■ **Assigned task A**
Using the article on feed by-products for dairy cows, explain why the prices of straights have fallen this summer.
■ **Assigned task B**
Repeat the passage from the feed by-products article, starting with "25 July 1997" and going on through "a five-year low.".

■ **Extract provided**
%%
Feed by-products can pay off

25 July 1997

Feed by-products can pay off

REFORMULATING rations for high genetic merit dairy cows to include by-products can help offset lower milk prices.

Thats according to Derbyshire-based ADAS consultant David Levick, speaking at a farm open day organised by equipment manufacturers Bou-matic at Home Farm, Berkswell, Warks.

Mr Levick said that producers must seek to produce yields to the maximum of their herds genetic capability, at minimum feed costs.

He explained that this year producers could improve yield for relatively little cost because by-product prices were at a five-year low.

"This means that with lower forage and quota costs, milk producers have the chance to make better margins now than they could a year ago. It is still profitable to maximise yields in herds of high genetic merit.

"The high silage yields and grass growth have reduced demand for straights, resulting in price falls. This means high quality diets could be formulated from low cost ingredients on offer this summer.

By-products have helped raise yields at Home Farm from an average of 8350 litres to 8650 litres since June last year and are on target to achieve 9500 litres by March 1998.
%%
■ **Material supplied**
%%
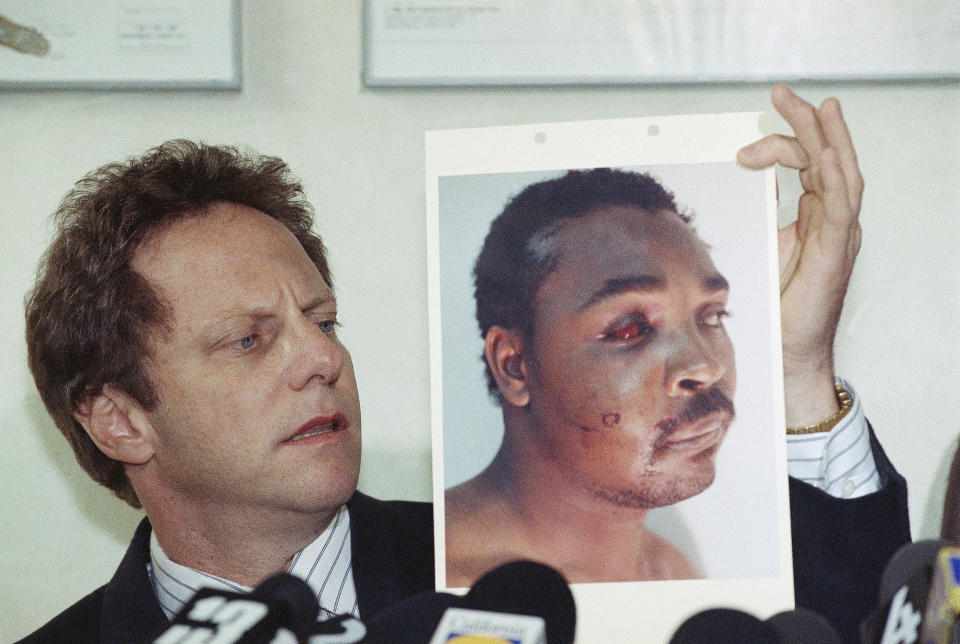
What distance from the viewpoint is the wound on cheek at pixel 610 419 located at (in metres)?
%%
%%
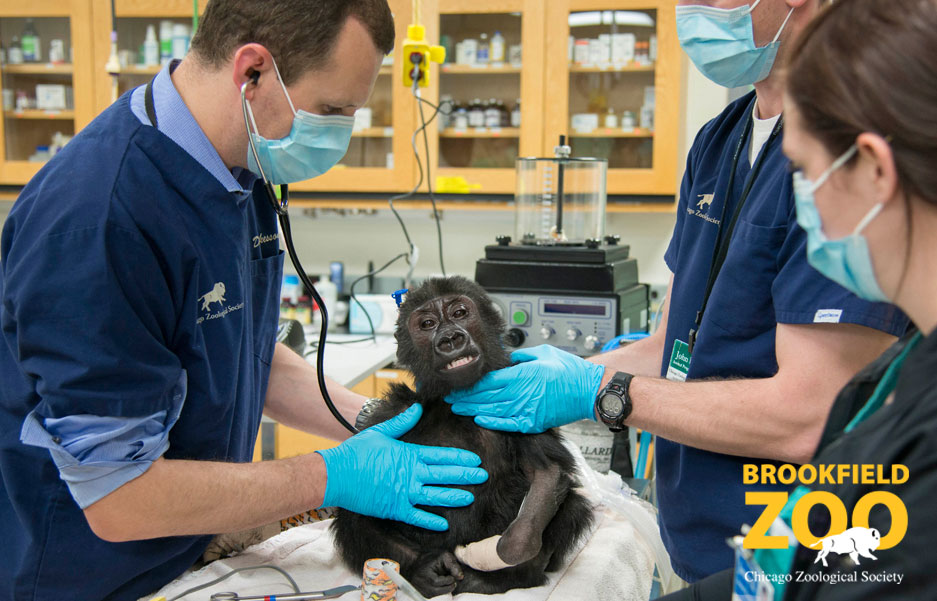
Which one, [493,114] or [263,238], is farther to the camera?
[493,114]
%%
■ **Exercise response A**
The prices of straights have fallen because high silage yields and strong grass growth have reduced the demand for them.

■ **Exercise response B**
25 July 1997

Feed by-products can pay off

REFORMULATING rations for high genetic merit dairy cows to include by-products can help offset lower milk prices.

Thats according to Derbyshire-based ADAS consultant David Levick, speaking at a farm open day organised by equipment manufacturers Bou-matic at Home Farm, Berkswell, Warks.

Mr Levick said that producers must seek to produce yields to the maximum of their herds genetic capability, at minimum feed costs.

He explained that this year producers could improve yield for relatively little cost because by-product prices were at a five-year low.